* **Work required**: Without the pictures, can you quote each line below exactly?

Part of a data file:
────────────────
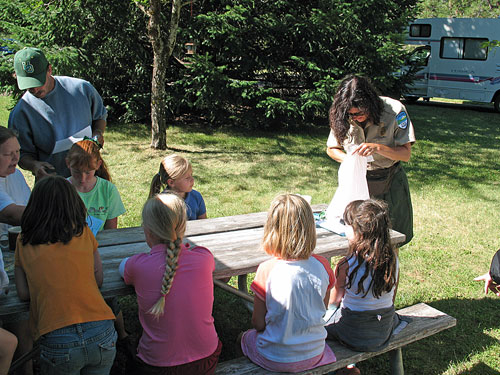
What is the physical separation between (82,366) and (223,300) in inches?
73.7

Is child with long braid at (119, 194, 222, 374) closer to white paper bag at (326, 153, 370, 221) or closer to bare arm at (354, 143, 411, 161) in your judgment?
white paper bag at (326, 153, 370, 221)

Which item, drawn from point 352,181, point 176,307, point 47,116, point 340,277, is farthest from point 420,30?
point 176,307

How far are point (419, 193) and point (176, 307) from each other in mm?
5205

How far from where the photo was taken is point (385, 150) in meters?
3.23

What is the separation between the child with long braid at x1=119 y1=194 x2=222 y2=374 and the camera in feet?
7.04

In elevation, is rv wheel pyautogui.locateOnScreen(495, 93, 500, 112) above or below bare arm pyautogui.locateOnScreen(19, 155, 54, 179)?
below

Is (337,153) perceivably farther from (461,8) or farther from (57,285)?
(461,8)

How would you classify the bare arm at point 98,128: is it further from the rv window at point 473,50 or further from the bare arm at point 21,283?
the rv window at point 473,50

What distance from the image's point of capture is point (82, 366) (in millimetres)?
2131

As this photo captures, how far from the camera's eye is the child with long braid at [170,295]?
7.04 ft

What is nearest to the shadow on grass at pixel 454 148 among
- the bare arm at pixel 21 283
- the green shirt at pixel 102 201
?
the green shirt at pixel 102 201

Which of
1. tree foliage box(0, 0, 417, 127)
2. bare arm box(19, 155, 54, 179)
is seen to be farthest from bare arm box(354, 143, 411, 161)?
tree foliage box(0, 0, 417, 127)

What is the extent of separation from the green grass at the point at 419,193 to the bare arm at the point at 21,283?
1.48 metres

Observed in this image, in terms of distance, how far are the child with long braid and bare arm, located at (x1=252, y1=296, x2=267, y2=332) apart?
24 cm
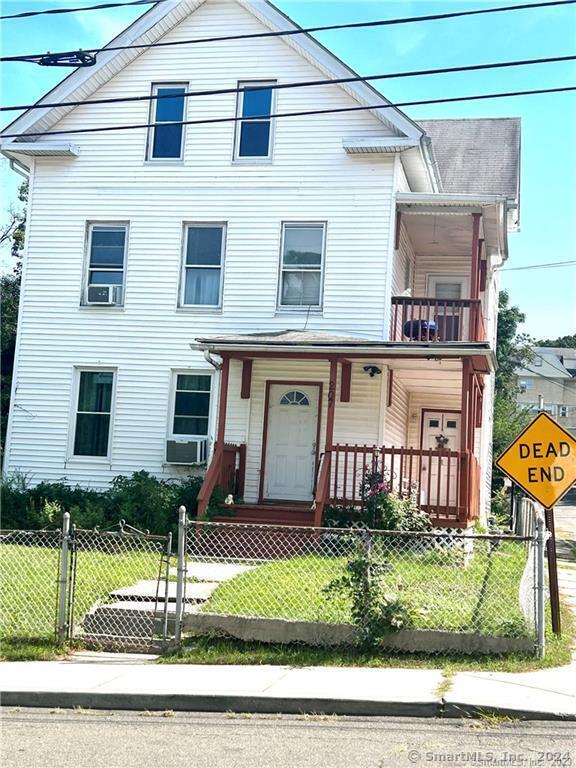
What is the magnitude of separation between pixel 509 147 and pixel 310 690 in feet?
59.5

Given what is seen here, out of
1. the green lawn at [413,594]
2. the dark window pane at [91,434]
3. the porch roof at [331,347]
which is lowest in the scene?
Result: the green lawn at [413,594]

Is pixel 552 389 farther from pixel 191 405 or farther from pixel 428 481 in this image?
pixel 428 481

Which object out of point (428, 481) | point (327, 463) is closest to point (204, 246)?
point (327, 463)

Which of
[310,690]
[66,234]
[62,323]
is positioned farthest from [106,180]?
[310,690]

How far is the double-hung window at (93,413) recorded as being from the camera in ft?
59.3

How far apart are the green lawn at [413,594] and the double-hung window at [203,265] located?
7571 millimetres

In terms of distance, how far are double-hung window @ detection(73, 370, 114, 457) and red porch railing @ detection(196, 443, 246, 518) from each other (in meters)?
2.93

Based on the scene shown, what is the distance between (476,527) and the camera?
1877cm

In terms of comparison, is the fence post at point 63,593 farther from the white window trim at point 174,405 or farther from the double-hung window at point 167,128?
the double-hung window at point 167,128

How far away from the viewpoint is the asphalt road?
227 inches

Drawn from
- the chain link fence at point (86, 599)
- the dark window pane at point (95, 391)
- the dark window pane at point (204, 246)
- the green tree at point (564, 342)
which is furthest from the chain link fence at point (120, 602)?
the green tree at point (564, 342)

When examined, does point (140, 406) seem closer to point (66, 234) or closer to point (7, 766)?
point (66, 234)

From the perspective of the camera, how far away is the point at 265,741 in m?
6.29

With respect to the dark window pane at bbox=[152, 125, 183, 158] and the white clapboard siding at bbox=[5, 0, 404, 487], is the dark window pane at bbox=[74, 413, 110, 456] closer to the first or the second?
the white clapboard siding at bbox=[5, 0, 404, 487]
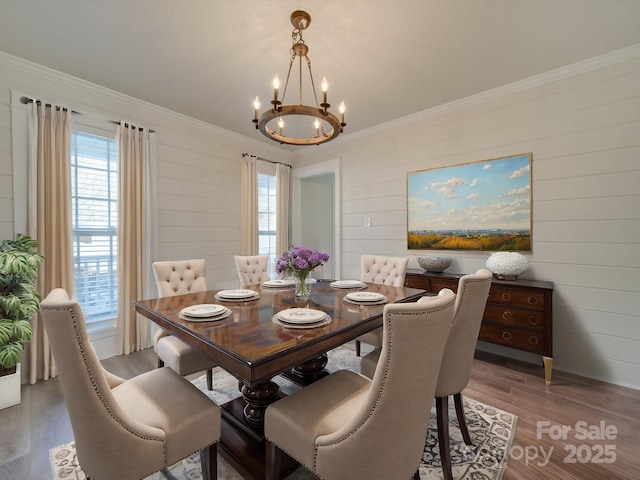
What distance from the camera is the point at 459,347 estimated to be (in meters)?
1.50

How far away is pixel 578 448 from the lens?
1721mm

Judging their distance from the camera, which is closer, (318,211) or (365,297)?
(365,297)

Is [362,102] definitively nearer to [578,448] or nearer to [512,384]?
[512,384]

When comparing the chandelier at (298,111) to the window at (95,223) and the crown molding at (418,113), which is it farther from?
the window at (95,223)

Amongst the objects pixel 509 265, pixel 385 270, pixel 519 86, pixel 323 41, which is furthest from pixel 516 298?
pixel 323 41

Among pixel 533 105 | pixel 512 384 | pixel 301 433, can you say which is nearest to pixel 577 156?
pixel 533 105

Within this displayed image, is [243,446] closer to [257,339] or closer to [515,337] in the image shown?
[257,339]

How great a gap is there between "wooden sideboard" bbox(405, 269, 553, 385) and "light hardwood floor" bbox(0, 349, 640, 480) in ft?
0.89

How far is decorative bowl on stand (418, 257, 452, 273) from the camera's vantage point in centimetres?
310

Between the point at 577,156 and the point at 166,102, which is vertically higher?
the point at 166,102

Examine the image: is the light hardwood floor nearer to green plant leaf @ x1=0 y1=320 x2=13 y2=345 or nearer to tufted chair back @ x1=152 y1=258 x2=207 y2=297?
green plant leaf @ x1=0 y1=320 x2=13 y2=345

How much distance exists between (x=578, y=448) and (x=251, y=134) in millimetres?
4447

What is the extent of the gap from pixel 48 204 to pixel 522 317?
4.31m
────────────────
* **Problem solution**:
What is the physical separation between (82,366) and (223,300) in inches?
73.7

Is child with long braid at (119, 194, 222, 374) closer to white paper bag at (326, 153, 370, 221) or closer to bare arm at (354, 143, 411, 161) in your judgment?
white paper bag at (326, 153, 370, 221)

Which item, drawn from point 352,181, point 176,307, point 47,116, point 340,277, is farthest from point 420,30?
point 176,307

How far are point (419, 193) and point (176, 307) from each other in mm?
5205

How far from where the photo was taken is point (385, 150) in meters?
3.23

What is the separation between the child with long braid at x1=119 y1=194 x2=222 y2=374 and the camera in feet?
7.04

In elevation, is rv wheel pyautogui.locateOnScreen(495, 93, 500, 112) above or below bare arm pyautogui.locateOnScreen(19, 155, 54, 179)?
below

Is (337,153) perceivably farther from (461,8) or farther from (57,285)?
(461,8)

How would you classify the bare arm at point 98,128: is it further from the rv window at point 473,50 or further from the bare arm at point 21,283?
the rv window at point 473,50

What distance from the image's point of capture is point (82, 366) (in millimetres)?
2131

As this photo captures, how far from the camera's eye is the child with long braid at [170,295]?
7.04 ft

What is nearest to the shadow on grass at pixel 454 148 among
- the bare arm at pixel 21 283
- the green shirt at pixel 102 201
?
the green shirt at pixel 102 201

Which of
1. tree foliage box(0, 0, 417, 127)
2. bare arm box(19, 155, 54, 179)
is seen to be farthest from bare arm box(354, 143, 411, 161)?
tree foliage box(0, 0, 417, 127)

What is the extent of separation from the green grass at the point at 419,193 to the bare arm at the point at 21,283?
1.48 metres

Observed in this image, in terms of distance, how far are the child with long braid and bare arm, located at (x1=252, y1=296, x2=267, y2=332) apart?
24 cm
What is the magnitude of separation between pixel 509 147 and pixel 310 690 in feet?
59.5

Given what is seen here, out of
1. the green lawn at [413,594]
2. the dark window pane at [91,434]
3. the porch roof at [331,347]
which is lowest in the scene?
Result: the green lawn at [413,594]

Is pixel 552 389 farther from pixel 191 405 or farther from pixel 428 481 in this image?
pixel 428 481

Which object out of point (428, 481) | point (327, 463) is closest to point (204, 246)?
point (327, 463)

Which of
[310,690]
[66,234]
[62,323]
is positioned farthest from [106,180]?
[310,690]

How far is the double-hung window at (93,413) recorded as being from the camera in ft?
59.3

How far apart are the green lawn at [413,594] and the double-hung window at [203,265] located?
7571 millimetres

In terms of distance, how far are double-hung window @ detection(73, 370, 114, 457) and red porch railing @ detection(196, 443, 246, 518) from each other (in meters)?
2.93

Based on the scene shown, what is the distance between (476,527) and the camera?
1877cm

In terms of comparison, is the fence post at point 63,593 farther from the white window trim at point 174,405 or farther from the double-hung window at point 167,128?
the double-hung window at point 167,128

How far away from the viewpoint is the asphalt road?
227 inches

Drawn from
- the chain link fence at point (86, 599)
- the dark window pane at point (95, 391)
- the dark window pane at point (204, 246)
- the green tree at point (564, 342)
which is furthest from the chain link fence at point (120, 602)?
the green tree at point (564, 342)

When examined, does point (140, 406) seem closer to point (66, 234) or closer to point (7, 766)?
point (66, 234)

From the perspective of the camera, how far away is the point at 265,741 in m?
6.29

With respect to the dark window pane at bbox=[152, 125, 183, 158] and the white clapboard siding at bbox=[5, 0, 404, 487], is the dark window pane at bbox=[74, 413, 110, 456] closer to the first or the second?
the white clapboard siding at bbox=[5, 0, 404, 487]
What distance from the camera is the point at 459,347 estimated to be (in meters)?
1.50

How far away is pixel 578 448 from the lens?
1721mm

Judging their distance from the camera, which is closer, (318,211) or (365,297)?
(365,297)

Is [362,102] definitively nearer to [578,448] or nearer to [512,384]?
[512,384]

When comparing the chandelier at (298,111) to the window at (95,223) and the crown molding at (418,113), which is it farther from?
the window at (95,223)

Amongst the objects pixel 509 265, pixel 385 270, pixel 519 86, pixel 323 41, which is furthest from pixel 516 298?
pixel 323 41

Among pixel 533 105 | pixel 512 384 | pixel 301 433, can you say which is nearest to pixel 577 156?
pixel 533 105

Within this displayed image, is [243,446] closer to [257,339] or closer to [515,337] in the image shown?
[257,339]

How great a gap is there between "wooden sideboard" bbox(405, 269, 553, 385) and "light hardwood floor" bbox(0, 349, 640, 480) in ft?
0.89

How far is decorative bowl on stand (418, 257, 452, 273) from the camera's vantage point in centimetres?
310

Between the point at 577,156 and the point at 166,102, which is vertically higher?
the point at 166,102

Examine the image: is the light hardwood floor nearer to green plant leaf @ x1=0 y1=320 x2=13 y2=345 or nearer to tufted chair back @ x1=152 y1=258 x2=207 y2=297?
green plant leaf @ x1=0 y1=320 x2=13 y2=345

How much distance exists between (x=578, y=448) and (x=251, y=134) in millimetres?
4447

What is the extent of the gap from pixel 48 204 to pixel 522 317?
4.31m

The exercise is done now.